If you are streaming audio / video files then the browser will request lots of small chunks for a file as you stream it or scrub through the file.
These appear as multiple 206 responses in the access log in fast succession in the same session.
Each of these requests goes through the whole moodle boostrap and session lock and then the plugin file access checks before service the file. But these requests are essentially identical except for the range request header. Even in the network tab in the chrome dev tools the multiple requests are all shown as a single resource.
So I think there is an opportunity to skip a whole bunch of processing, speed up the serving of these and also reduce contention on the session locking (similar conceptually to the read only locks MDL-58018)
1) In the plugin file callback then calls send_file. In send file detect that this was a) a range and create a cache item which maps this unique url + session id to the file that was actually served
2) in pluginfile.php on the second range request and before we even start the session, check if there has been a recent request for this exact file from our session id. If there is a cache entry then we already know the raw file, so just serve it and skip a whole bunch of DB, session wait and lock and write, and also the plugin file callback which will have additional db lookups. We already know that a very recent permissions check passed for this file in this session so this is essentially as the same security as if the same person has ended downloading whole file in the original request just a few seconds ago. The cache entry timeout could be something like a couple minutes or perhaps proportional to the file size and still provide a very high hit rate.
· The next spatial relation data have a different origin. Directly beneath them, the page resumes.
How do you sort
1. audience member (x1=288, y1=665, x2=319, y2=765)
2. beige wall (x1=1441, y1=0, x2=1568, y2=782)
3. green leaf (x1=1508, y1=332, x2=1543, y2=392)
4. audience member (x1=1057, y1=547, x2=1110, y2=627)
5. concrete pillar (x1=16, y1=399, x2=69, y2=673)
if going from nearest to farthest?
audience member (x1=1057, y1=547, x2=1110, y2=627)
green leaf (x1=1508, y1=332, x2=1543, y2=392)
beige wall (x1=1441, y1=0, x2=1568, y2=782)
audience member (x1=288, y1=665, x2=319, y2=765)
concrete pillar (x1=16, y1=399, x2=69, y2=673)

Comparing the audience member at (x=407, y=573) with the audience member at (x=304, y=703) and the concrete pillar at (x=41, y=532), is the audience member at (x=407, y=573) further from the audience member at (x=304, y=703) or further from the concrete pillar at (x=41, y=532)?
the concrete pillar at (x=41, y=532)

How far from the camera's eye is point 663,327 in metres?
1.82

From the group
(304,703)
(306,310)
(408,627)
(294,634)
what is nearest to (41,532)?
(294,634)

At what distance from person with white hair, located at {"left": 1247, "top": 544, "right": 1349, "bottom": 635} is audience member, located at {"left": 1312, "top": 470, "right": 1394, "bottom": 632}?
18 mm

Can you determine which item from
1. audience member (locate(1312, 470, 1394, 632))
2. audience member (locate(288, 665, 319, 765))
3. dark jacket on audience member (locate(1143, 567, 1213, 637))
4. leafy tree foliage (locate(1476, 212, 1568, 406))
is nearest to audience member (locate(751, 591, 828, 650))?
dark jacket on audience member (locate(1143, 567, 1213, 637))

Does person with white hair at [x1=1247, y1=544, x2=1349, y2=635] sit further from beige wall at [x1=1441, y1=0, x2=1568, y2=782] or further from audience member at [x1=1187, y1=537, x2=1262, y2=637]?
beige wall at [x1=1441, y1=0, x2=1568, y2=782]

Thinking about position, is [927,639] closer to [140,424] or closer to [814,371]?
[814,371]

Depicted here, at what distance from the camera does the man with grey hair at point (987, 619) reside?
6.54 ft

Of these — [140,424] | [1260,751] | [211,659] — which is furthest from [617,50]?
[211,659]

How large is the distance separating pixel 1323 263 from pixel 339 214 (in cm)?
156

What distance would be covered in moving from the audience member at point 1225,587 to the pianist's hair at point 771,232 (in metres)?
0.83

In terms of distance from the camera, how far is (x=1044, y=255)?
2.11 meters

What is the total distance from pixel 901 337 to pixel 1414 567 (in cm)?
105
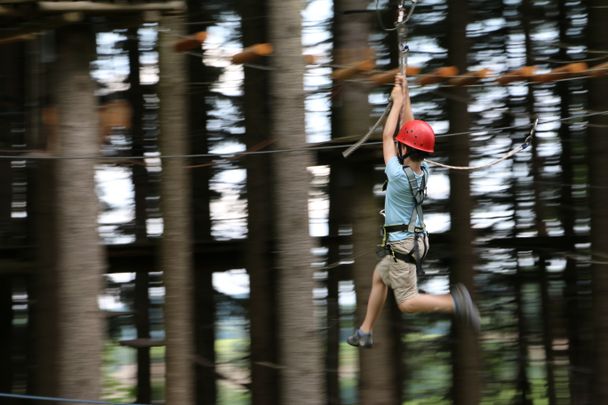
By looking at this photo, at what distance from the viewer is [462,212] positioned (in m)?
8.47

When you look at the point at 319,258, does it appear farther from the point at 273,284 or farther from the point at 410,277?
the point at 410,277

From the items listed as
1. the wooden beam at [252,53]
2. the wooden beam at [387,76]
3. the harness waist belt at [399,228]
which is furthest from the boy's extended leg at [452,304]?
the wooden beam at [252,53]

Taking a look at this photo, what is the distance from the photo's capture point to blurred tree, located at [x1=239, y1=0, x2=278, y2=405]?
8.66 m

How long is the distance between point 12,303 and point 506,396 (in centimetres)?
602

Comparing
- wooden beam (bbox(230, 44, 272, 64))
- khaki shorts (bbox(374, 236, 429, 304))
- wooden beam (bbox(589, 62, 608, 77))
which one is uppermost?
wooden beam (bbox(230, 44, 272, 64))

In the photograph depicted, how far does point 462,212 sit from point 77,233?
3.94m

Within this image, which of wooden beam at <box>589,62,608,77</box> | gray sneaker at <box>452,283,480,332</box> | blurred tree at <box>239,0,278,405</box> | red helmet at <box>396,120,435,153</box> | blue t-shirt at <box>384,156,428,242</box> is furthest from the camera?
blurred tree at <box>239,0,278,405</box>

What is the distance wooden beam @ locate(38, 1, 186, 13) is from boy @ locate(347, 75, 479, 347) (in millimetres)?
1588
My back of envelope numbers are that this affects about 1% of traffic overall, but it is a much larger fraction of pluginfile traffic, and the traffic it does affect is by nature often short intense bursts of many requests. When we have seen session lock contention start to escalate it is very often these 206's which bunch up and get clogged queuing behind each other and continue to snowball.
I don't have perfect evidence (yet) for this but I have a feeling that certain browsers 'sniff' range requests, ie if they don't get a response quickly then they can cancel it and try a smaller range request. Some browser will do a test of just byte 0-1 to test support for range requests and then fire off more requests. And I know that some esoteric browsers will fire off multiple smaller ranges in parallel to download a large file faster. I've seen this with PDF's which appear to also be 'streamed' by some readers.
This also goes hand in hand with MDL-65693 which adds proper / faster support for http HEAD requests. In a lot of cases a HEAD request is purely to grab the content length before making subsequent range requests. So in this case the cache item could also be set in the HEAD logic as well so it is ready for the first range request.